Retirement and Taxes

If you’re a functional adult and working for a living, taxes are always somewhere in the background of your financial well being. We don’t have to like it, but it’s a fact of life for most of us living today in America.

At some point, you’ll stop working for money and money will start working for you. In other words, at some point the money needed to pay your bills will come from earnings you saved in years past and/or from work credits like Social Security.

To some extent, you’ll still have taxes to pay. So let’s talk about ways to minimize those taxes. To the extent you can do this, it either leaves more on the table for you to spend, or allows you to shrink the amount needed to pay your other bills.

As we age through adulthood, we increasingly worry about saving enough money for retirement. We’re mindful it could easily become a 25 to 35 year journey into an uncertain financial future. The target age for retirement planning is increasingly age 100. As the years rolled by and retirement becomes a reality, how much time did you spend focused on paying fewer taxes?

The elephant in the room is the Internal Revenue Service (IRS) whose job it is to collect money from us so the government can pay it’s bills. But it’s not their job to tell us how to send them less money. That responsibility belongs to us.

And just to be clear, many of us are also confronted by state income taxes, sales taxes, property taxes and there are more that may or may not surface and interfere with your financial freedom. It’s up to us to figure this out.

For most of us, the IRS offers an opportunity to set aside money from current earnings and not have it taxed as income until later. The generic mechanisms for doing this are called tax-deferred accounts or before-tax accounts. Most of us know these as 401(k) plans, 403(b) plans and IRAs. Then there are Health Savings Accounts (HSA) and other hybrid solutions.

The idea behind these is to incentivize people to set aside money now to be used later. Typically, the money remains before-tax money until you take a distribution which then becomes a taxable event. If we’re now in a lower tax bracket, we’ve gained an advantage.

In contrast with before-tax alternatives, there are also opportunities for after-tax money. If you earned $1000 and have already paid, lets say $250 in income taxes, you now have $750 of after-tax money. Most of us reaching retirement have most of our retirement nest egg money in before-tax buckets. That may prove to be an expensive alternative once retirement arrives.

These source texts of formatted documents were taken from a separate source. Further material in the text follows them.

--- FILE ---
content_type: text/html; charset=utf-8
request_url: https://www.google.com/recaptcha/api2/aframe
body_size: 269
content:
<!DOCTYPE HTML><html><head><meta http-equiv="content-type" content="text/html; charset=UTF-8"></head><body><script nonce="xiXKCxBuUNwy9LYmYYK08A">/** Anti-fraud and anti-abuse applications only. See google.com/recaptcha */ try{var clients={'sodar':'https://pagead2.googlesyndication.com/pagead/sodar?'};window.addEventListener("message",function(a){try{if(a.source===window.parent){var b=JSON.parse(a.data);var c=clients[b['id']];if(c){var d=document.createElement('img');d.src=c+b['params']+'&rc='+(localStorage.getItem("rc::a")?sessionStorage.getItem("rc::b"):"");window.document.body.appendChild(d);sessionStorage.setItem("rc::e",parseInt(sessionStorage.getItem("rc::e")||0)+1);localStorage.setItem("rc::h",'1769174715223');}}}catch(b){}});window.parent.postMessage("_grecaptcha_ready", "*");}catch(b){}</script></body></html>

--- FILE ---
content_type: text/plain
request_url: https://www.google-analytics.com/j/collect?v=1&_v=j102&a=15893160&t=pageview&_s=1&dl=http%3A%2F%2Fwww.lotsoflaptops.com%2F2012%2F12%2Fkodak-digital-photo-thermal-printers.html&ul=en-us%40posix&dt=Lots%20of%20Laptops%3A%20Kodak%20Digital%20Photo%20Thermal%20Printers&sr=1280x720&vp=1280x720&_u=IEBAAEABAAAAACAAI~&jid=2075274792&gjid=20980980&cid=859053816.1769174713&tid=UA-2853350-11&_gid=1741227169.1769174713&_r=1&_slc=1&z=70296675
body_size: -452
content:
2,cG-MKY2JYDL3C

One of the newer approaches to making sure you have enough money coming is once you retire is to shift the focus from investment planning to income planning. The common goal before retirement is to grow your buckets of money so that at retirement your buckets are as full as possible. More money always seems to be a better outcome than less money.

Income planning involves transitioning your traditional investment allocation with before-tax dollars to make the resulting income stream more favorable from a tax perspective. To the extent you’ve used this approach long before the work/don’t work day arrives, your retirement days may be better days.

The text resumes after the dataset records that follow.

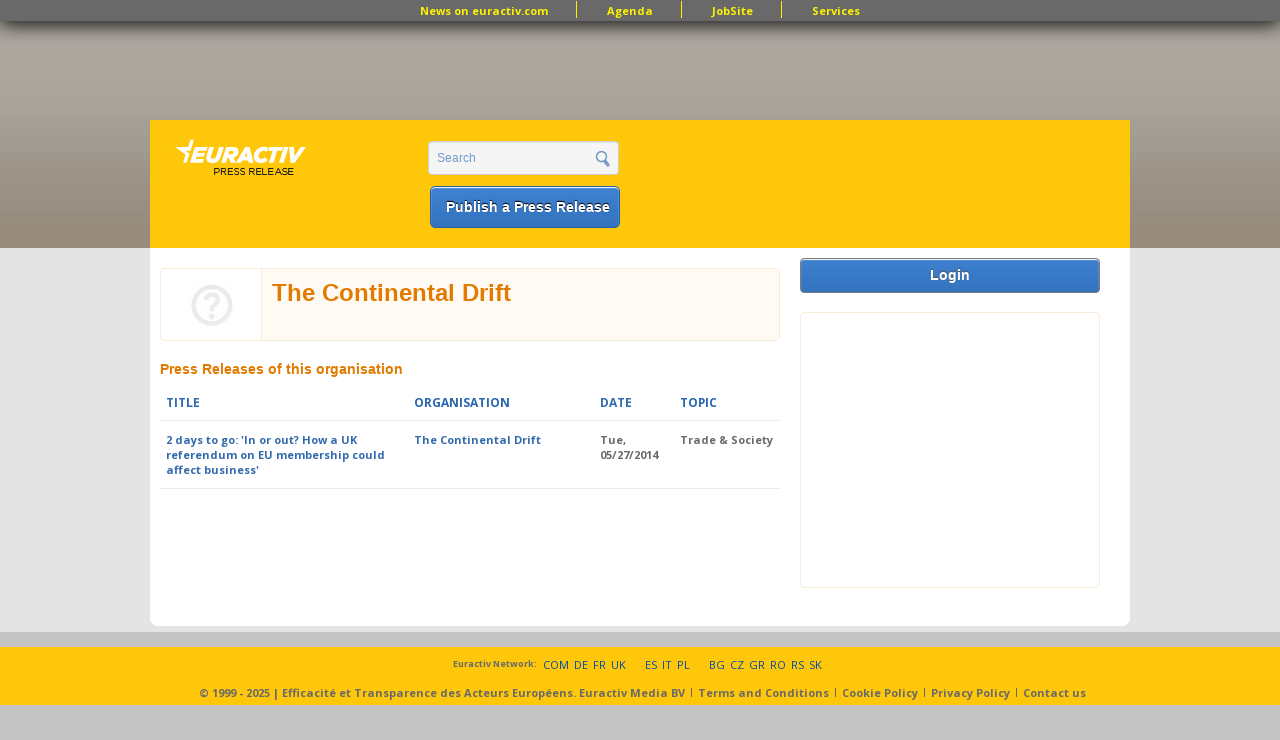

--- FILE ---
content_type: text/html; charset=utf-8
request_url: https://www.google.com/recaptcha/api2/aframe
body_size: 267
content:
<!DOCTYPE HTML><html><head><meta http-equiv="content-type" content="text/html; charset=UTF-8"></head><body><script nonce="tFofXX9_4AFzCD8PA-bsew">/** Anti-fraud and anti-abuse applications only. See google.com/recaptcha */ try{var clients={'sodar':'https://pagead2.googlesyndication.com/pagead/sodar?'};window.addEventListener("message",function(a){try{if(a.source===window.parent){var b=JSON.parse(a.data);var c=clients[b['id']];if(c){var d=document.createElement('img');d.src=c+b['params']+'&rc='+(localStorage.getItem("rc::a")?sessionStorage.getItem("rc::b"):"");window.document.body.appendChild(d);sessionStorage.setItem("rc::e",parseInt(sessionStorage.getItem("rc::e")||0)+1);localStorage.setItem("rc::h",'1767249378336');}}}catch(b){}});window.parent.postMessage("_grecaptcha_ready", "*");}catch(b){}</script></body></html>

The IRS has long had what are known as ROTH IRAs. They also have a flavor called ROTH 401(k)s but that for another time. These accounts allow you to set aside after-tax money where it will grow tax-free and can be withdrawn tax-free. Established early, the after-tax income opportunities can be significant. Don’t forget to use HSAs if you are eligible.

Now comes an interesting point. Once you start drawing Social Security retirement benefits, some of that “income” is subject to income taxes. How much is largely a function of how much earned income you have to go along with it. Money withdrawn from before-tax accounts, the 401(k) like accounts and IRAs is treated as earned income. Money withdrawn from ROTH IRA accounts is not treated as earned income for purposes of treating Social Security benefits as taxable.

In the overall scheme of things, and the uncertainties of life in retirement, nothing should be left off the table when it comes to planning for retirement income with fewer taxes to pay.